本当は、一番手っ取り早いのはヘドがそもそもライブに行かないようにすればいいんだと知っていた。
だが、それをしてしまうのは、それはそれで違うような気がした。彼らとて生半可な気持ちでロックなんかやっていないだろう。
彼らの音には魂がこもっている。だからこそグリープは好きなのだ。
その魂を取り上げることは、できればしたくない。
彼らだってきっと、制約のせいで実際は出来はしないが、例えば彼らに「行ったら死ぬかもしれないからライブはやめてくれ」と言ったって止めやしないのだ。
今でこそ揶揄ではなくなってしまったが、彼らはそれに文字通り命をかけているだろう。
ならばちゃんと自分も命をかけよう。
でなければきっと覆せない。それが運命だ。
【死神の眼③】
人のことを泣き出しそうだとかなんだとか、そんな軽口はさておいて。
このタイミングでインギールが来てくれたことは正直ありがたかった。なんとか一連のやりとりで落ち着きも取り戻すことができたし。
グリープはひとつ軽く息を吐く。
ここはひとつ腹をくくらなければならないだろう。
視線を上げる。目の前の彼の頭には『32:39:22』。
焦ったって落ち着いたって目の前のそれが変わることはない、その時計はただ無慈悲にそして正確に一秒ずつ数を減らしていくだけだ。
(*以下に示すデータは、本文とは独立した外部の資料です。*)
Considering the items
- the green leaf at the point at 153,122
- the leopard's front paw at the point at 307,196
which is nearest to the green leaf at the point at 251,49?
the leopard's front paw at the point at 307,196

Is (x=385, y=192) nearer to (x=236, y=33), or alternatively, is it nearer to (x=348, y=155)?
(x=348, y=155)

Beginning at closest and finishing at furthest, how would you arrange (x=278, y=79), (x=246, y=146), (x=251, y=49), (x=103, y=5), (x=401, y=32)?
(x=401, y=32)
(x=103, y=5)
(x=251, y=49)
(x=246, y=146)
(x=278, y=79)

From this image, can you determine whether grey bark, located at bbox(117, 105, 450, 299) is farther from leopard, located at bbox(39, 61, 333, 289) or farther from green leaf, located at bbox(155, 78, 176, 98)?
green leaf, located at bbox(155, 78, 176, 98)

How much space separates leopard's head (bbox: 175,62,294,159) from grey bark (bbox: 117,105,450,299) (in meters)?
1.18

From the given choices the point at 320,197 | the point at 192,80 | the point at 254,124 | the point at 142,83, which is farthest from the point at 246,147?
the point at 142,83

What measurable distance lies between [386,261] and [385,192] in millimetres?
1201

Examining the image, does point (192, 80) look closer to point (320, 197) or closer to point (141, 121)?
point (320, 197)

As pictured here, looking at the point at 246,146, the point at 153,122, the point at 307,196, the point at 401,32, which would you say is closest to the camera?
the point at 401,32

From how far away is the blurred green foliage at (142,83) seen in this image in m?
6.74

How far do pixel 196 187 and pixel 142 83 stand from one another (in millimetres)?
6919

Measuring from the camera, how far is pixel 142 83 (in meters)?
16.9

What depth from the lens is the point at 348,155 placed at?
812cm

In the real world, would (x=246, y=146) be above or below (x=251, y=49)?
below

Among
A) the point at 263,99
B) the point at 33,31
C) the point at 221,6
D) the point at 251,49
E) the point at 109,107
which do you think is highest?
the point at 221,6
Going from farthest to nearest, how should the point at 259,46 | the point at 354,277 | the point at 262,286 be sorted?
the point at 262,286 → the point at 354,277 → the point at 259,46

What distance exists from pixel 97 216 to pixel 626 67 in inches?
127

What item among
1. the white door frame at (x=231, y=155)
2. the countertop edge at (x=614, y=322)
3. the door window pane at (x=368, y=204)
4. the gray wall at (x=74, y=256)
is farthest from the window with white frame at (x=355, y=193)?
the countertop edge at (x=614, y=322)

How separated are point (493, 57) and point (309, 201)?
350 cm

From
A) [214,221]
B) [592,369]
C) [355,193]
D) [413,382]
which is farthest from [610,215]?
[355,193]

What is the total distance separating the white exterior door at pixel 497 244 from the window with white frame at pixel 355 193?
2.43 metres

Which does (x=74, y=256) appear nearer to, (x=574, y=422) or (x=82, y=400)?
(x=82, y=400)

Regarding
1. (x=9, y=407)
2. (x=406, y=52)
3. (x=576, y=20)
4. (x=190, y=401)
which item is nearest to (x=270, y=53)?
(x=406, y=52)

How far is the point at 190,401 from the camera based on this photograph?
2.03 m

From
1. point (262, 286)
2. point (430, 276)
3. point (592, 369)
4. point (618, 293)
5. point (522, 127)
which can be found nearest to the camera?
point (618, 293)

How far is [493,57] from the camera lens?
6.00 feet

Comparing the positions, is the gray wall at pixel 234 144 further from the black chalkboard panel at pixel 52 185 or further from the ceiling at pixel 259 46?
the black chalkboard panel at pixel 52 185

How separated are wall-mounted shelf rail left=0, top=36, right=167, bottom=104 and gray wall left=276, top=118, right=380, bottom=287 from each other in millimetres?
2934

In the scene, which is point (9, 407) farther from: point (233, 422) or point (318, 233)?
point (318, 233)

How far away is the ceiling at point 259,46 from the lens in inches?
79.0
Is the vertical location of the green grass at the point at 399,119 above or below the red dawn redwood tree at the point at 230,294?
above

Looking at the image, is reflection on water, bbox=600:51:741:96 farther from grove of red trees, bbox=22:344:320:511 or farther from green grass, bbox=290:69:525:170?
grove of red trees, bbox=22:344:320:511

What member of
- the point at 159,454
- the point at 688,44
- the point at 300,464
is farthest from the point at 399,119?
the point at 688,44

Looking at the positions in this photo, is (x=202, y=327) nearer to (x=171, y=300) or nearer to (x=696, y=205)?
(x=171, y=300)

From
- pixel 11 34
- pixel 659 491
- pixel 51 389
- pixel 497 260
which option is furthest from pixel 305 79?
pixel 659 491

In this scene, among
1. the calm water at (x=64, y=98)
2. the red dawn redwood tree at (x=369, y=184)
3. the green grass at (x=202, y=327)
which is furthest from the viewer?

死神として正しいのはどう考えたって何もしないことだ。せいぜい何も知らないふりをして彼についていき、死んだ後に魂を回収する、それが死神である自分が今できるベストな選択。
だけど自分は彼を死なせたくないと思う。これは死神は関係なく単に自分のわがままだ。死神が死期をずらそうだなんて本来あってはならないことだし、それは今まで死んでいった魂全てへの冒涜なのかもしれない。だが、それが何だ。いいじゃないか、過去にそれこそ神の気まぐれで助かった魂なんてごまんと存在する。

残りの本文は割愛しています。